WORK TO COMPLETE:
Pictures should be left out when the listing below is repeated word for word.

THE RECORDS:
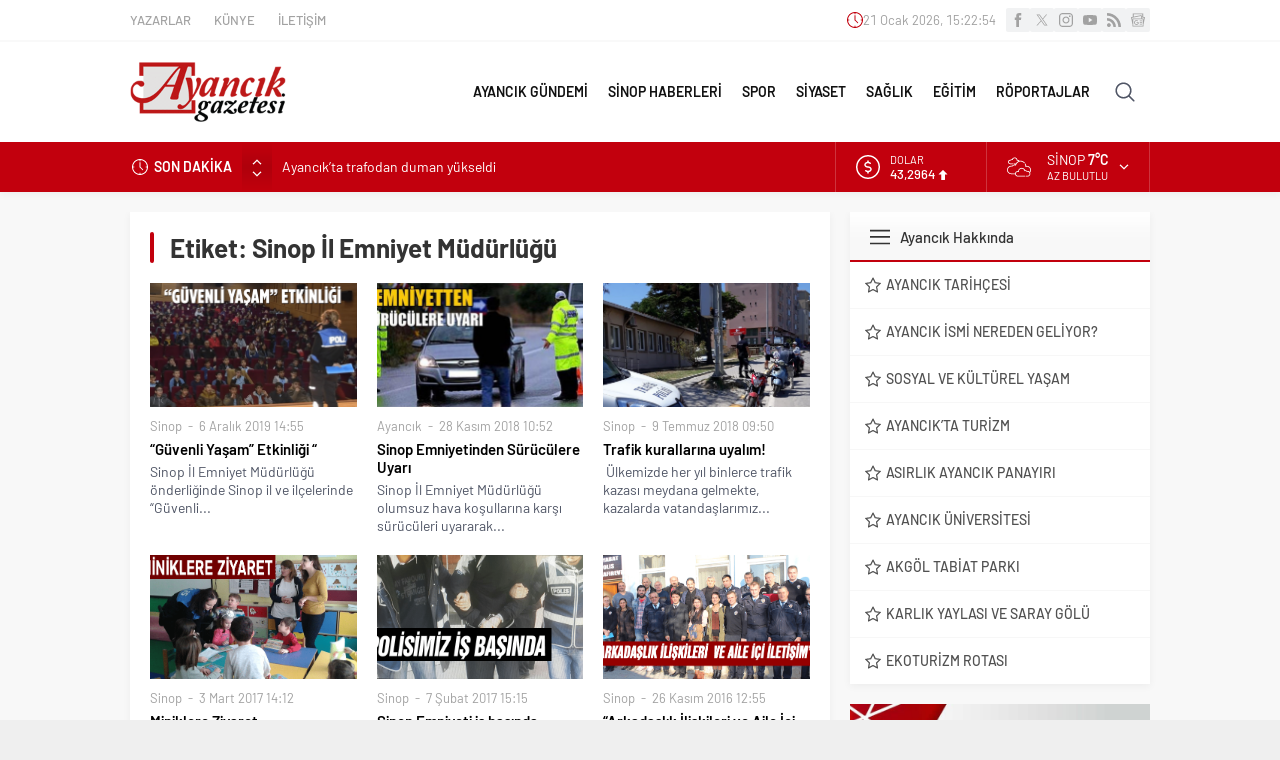

--- FILE ---
content_type: text/html; charset=UTF-8
request_url: https://www.ayancikgazetesi.com/wp-admin/admin-ajax.php
body_size: -482
content:
{"time":1769008973000}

YOUR RESPONSE:
--- FILE ---
content_type: text/html; charset=UTF-8
request_url: https://www.ayancikgazetesi.com/wp-admin/admin-ajax.php
body_size: -482
content:
{"time":1769008973000}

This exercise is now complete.